## Extract:
The support base is not particularly limited. For example, a glass sheet (glass) or a transparent plastic resin sheet may be used as the support base when the support base is required to exhibit transparency. A plastic resin sheet may be used as the support base when the support base is required to have a reduced weight, and a plastic resin film or the like may be used as the support base when the support base is required to exhibit flexibility.
The thickness of the support base is not particularly limited, and is selected taking account of the shape of the counter electrode and the usage conditions. For example, when glass, a plastic, or the like is used as the material for forming the support base, the thickness of the support base is set to about 1 mm to about 1 cm taking account of durability during use. When the support base is required to exhibit flexibility, and is formed of a plastic film or the like, the thickness of the support base is set to about 25 μm to about 1 mm. The support base may optionally be subjected to a hard-coat treatment that improves weatherability, or provided with a film, for example.
It is preferable to use a material that exhibits high electrical conductivity as a material for forming the conductive layer in order to reduce the internal resistance of the solar cell.
Examples of such a material include a metal or an alloy (e.g., chromium, nickel, titanium, tantalum, niobium, stainless steel, and aluminum) on which a surface oxide film is formed; a conductive metal oxide (e.g., ITO, FTO, and ATO); and the like.
When forming the conductive layer on the surface of the support base using a metal oxide, a sol-gel method, a gas-phase method (e.g., sputtering or CVD), a paste (dispersion) coating method, or the like may be used. When using an opaque conductive material, a method that causes a powdery conductive material or the like to adhere to the surface of the support base together with a transparent binder or the like may be used.
The thickness of the conductive layer is appropriately selected taking account of the type of the material, the shape of the electrode, and the usage conditions. When the support base can provide a practical strength, the thickness of the conductive layer may be about 100 nm as long as the electrical conductivity required for the electrode can be achieved.
For example, when the conductive layer is formed using a metal or an alloy to have a thickness of about 1 to 10 mm, and can provide a practical strength, the electrode may be formed without using the support base.

## Dataset entries:
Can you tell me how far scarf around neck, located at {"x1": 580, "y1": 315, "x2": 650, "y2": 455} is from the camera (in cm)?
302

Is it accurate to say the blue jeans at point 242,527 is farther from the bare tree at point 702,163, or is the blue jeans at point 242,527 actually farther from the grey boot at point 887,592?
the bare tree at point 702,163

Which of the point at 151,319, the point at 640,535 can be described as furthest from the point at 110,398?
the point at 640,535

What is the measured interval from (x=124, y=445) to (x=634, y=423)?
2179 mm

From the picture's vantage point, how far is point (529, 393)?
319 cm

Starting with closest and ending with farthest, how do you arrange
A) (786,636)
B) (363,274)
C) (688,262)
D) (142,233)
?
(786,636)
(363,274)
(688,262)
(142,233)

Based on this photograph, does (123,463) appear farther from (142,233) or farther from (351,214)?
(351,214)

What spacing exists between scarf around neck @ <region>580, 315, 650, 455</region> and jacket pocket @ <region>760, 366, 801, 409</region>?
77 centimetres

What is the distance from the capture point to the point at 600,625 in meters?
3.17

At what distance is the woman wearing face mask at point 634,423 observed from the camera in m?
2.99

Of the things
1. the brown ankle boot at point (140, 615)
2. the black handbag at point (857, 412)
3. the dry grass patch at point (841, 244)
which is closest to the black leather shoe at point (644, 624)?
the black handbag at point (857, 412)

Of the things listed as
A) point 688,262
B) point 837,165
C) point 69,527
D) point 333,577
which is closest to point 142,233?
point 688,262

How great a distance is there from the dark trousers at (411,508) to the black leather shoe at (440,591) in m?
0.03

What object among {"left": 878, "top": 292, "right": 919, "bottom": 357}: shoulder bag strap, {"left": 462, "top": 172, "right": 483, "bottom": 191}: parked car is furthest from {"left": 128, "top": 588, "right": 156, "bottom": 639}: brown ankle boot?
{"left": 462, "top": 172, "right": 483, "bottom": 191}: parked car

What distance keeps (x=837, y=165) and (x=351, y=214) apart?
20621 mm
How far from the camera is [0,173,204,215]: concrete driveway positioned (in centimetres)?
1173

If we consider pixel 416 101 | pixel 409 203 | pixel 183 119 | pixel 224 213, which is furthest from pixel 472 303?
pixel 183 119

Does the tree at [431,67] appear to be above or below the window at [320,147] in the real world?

## Your goal:
From the text above on the support base and conductive layer of a solar cell electrode, write out the portion from "Examples of such" to "binder or the like may be used.".

## Correct answer:
Examples of such a material include a metal or an alloy (e.g., chromium, nickel, titanium, tantalum, niobium, stainless steel, and aluminum) on which a surface oxide film is formed; a conductive metal oxide (e.g., ITO, FTO, and ATO); and the like.
When forming the conductive layer on the surface of the support base using a metal oxide, a sol-gel method, a gas-phase method (e.g., sputtering or CVD), a paste (dispersion) coating method, or the like may be used. When using an opaque conductive material, a method that causes a powdery conductive material or the like to adhere to the surface of the support base together with a transparent binder or the like may be used.